USGS Hawaiian Volcano Observatory status of Kilauea volcano in Hawaii on May 21, 2018.

This is a Civil Defense Message for 12:30 p.m., Monday, May 21, 2018.

Hawaiian Volcano Observatory reports that eruptive lava activity at multiple fissures continues with one flow entering the ocean.  Fissure 22 continues to produce most of the lava feeding the flows.

Lava from Fissure 22 has crossed onto the Puna Geothermal Venture property.  County, state and federal partners have been collaborating closely to monitor the situation and work with PGV to ensure the safety of the surrounding communities.  Ten of the eleven wells have been quenched.  Efforts are ongoing to make sure the site is secure and the community is kept safe.

Due to current volcanic activity, the following information is provided for your awareness:

  • Residents in the affected area should be prepared to leave the area with little notice due to gas or lava inundation. Take action necessary to prepare ahead of time.
  • Gas levels remain high. Limit further exposure by sheltering in place or leaving the area.

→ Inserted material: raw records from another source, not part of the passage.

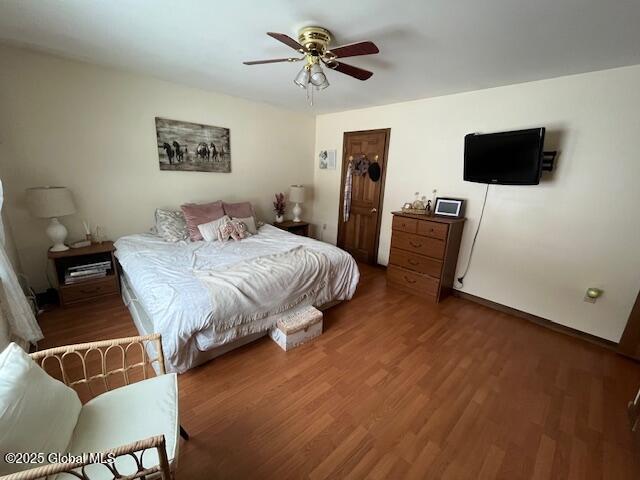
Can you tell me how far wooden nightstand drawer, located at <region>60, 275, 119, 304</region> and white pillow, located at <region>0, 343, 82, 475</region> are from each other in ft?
6.55

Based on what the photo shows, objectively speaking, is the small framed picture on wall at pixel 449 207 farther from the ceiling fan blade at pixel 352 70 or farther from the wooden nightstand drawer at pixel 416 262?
the ceiling fan blade at pixel 352 70

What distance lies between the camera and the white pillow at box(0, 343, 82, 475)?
29.9 inches

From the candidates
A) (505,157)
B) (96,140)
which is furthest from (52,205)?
(505,157)

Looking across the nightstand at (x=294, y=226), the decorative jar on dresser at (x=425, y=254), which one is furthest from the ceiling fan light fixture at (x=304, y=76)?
the nightstand at (x=294, y=226)

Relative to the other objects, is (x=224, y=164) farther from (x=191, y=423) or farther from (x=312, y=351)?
(x=191, y=423)

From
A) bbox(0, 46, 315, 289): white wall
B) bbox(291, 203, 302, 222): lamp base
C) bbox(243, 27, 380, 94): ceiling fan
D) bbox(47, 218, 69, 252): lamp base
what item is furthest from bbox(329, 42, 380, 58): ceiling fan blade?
bbox(47, 218, 69, 252): lamp base

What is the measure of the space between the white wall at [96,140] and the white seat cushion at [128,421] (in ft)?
7.95

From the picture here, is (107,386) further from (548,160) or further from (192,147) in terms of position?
(548,160)

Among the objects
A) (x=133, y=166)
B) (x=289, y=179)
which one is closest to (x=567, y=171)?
(x=289, y=179)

Due to unsafe conditions, the following policies are in effect:

  • Kalapana and Kapoho Roads are open to residents only. Identification is required.
  • Highway 137 is closed to all traffic between Kamaili Road and Pohoiki Road.
  • Kamaili Road is closed to all thru traffic.

Due to the lava entry at the ocean, the following policies are in effect:

  • Access to the area is prohibited due to the laze hazard.
  • Stay away from any ocean plume since it can change direction without warning.
  • The U.S. Coast Guard is actively monitoring the ocean entry area and enforcing a 300 meter standoff zone. Only permitted tour boats are allowed in the area.
  • Health hazards of laze include lung, eye and skin irritation.
  • Be aware that the laze plume travels with the wind and can change direction without warning.
  • Tankers are providing drinking water in Vacationland & Kapoho.
  • For those evacuating, the Pahoa Community Center, Keaau Community Center, and Sure Foundation Church are open.  Food will be provided and the shelters are pet-friendly.

For your information:

  • HELCO advises Leilani Estates residents to be aware of downed power lines.  Always assume the lines are active and exercise extreme caution.
  • At 5:30 p.m., Tuesday, May 22, 2018, there will be a community meeting at Pahoa High School Cafeteria.

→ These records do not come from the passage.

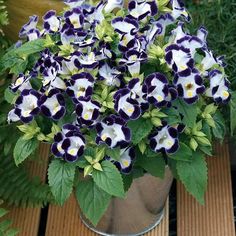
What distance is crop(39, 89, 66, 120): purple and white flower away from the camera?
4.19 ft

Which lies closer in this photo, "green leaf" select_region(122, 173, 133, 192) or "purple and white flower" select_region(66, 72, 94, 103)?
"purple and white flower" select_region(66, 72, 94, 103)

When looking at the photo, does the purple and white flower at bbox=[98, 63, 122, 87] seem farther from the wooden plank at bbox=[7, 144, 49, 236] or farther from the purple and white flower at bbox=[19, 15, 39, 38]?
the wooden plank at bbox=[7, 144, 49, 236]

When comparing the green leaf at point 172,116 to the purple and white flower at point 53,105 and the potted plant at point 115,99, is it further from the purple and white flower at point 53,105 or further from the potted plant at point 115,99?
the purple and white flower at point 53,105

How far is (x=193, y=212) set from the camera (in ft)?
5.85

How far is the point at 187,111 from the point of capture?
1.30 metres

A third shelter has opened.  Sure Foundation, located on Pohaku Circle in Keaau, is now open.

  • People from Pahoa who have breathing concerns are relocating from the Pahoa Community Center shelter to the Sure Foundation shelter. The shelter will cater specifically to people with breathing issues, but everyone is welcome.

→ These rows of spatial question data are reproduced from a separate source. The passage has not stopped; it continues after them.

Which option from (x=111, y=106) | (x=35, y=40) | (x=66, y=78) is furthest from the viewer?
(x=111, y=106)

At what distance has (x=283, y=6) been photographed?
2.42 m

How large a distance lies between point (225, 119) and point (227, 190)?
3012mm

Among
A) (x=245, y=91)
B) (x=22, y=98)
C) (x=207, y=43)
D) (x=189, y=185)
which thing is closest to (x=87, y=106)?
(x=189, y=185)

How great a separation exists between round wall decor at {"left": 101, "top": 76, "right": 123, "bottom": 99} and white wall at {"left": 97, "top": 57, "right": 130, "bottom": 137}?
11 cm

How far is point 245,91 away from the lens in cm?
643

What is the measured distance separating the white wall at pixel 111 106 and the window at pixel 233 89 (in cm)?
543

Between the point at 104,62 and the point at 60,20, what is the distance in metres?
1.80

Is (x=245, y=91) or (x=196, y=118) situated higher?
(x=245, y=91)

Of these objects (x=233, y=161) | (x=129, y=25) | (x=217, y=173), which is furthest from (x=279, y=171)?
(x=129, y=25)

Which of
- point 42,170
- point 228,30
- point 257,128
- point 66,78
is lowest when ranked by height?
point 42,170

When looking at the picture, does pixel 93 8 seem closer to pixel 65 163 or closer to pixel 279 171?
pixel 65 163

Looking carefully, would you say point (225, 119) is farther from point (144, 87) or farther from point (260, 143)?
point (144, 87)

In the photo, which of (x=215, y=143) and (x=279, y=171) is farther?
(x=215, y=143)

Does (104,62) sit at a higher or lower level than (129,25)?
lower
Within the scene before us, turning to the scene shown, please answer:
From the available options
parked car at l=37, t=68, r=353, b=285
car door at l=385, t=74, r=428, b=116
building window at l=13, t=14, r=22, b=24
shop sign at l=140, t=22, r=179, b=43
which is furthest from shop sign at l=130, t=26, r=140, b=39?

Get the latest Vog Predictions here: mkwc.ifa.hawaii.edu/vmap/

Sulfur Dioxide (SO2) and Vog

Click on image for a full description of air quality levels.

Click on image for full description of air quality levels.

Volcanic gas emissions remain elevated throughout the area downwind of the vents in lower Puna.

  • Severe conditions may exist such as choking and inability to breathe.
  • Sulfur Dioxide (SO2) gas from fissures are especially dangerous for elderly, children/babies and people with respiratory problems.

County, State, and Federal partners continue to monitor the situation. You will be informed of any conditions that affect your safety.

Monitor vog levels and forecasts: People on Hawaii Island outside the area of volcanic activity are also advised to monitor levels of vog at vog.ivhhn.org

The residents of Puna are going through a very difficult time.  We ask for your help and understanding.